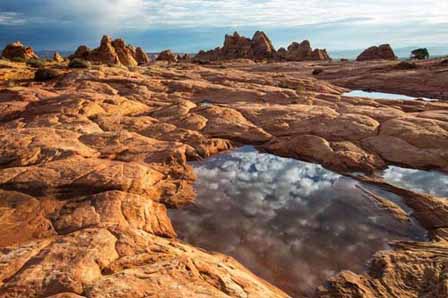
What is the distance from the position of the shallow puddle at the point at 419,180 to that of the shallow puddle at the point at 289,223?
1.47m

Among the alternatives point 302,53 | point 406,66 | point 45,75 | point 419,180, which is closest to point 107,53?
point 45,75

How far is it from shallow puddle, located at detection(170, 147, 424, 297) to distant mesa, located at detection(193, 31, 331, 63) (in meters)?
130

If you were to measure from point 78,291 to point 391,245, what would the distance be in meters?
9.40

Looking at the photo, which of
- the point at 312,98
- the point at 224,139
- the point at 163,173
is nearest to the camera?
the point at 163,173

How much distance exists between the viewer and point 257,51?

--

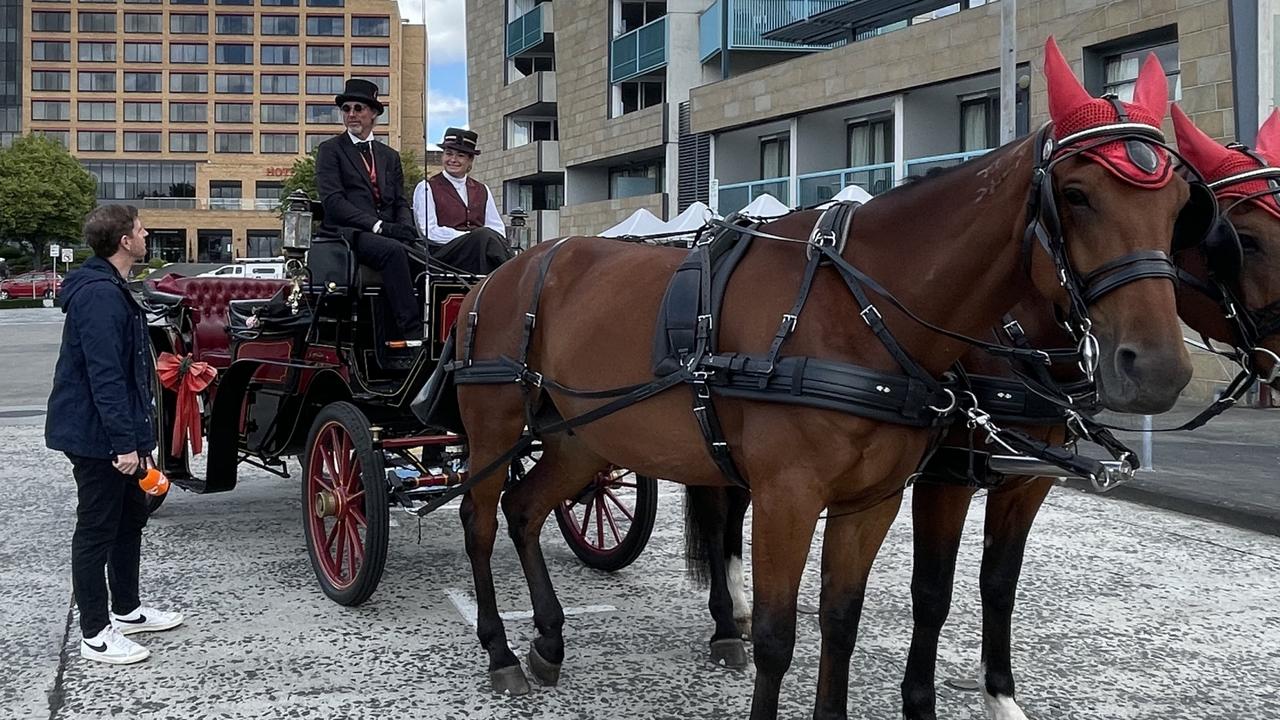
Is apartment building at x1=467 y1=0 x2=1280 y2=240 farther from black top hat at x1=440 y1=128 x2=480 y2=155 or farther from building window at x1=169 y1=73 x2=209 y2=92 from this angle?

What is needed:
Identify every line in the listing above that contains the word "which", and copy each of those lines in full.

Answer below:
Among the alternatives point 302,53 | point 406,66 | point 45,75 | point 419,180, which is closest to point 107,53?
Looking at the photo, which of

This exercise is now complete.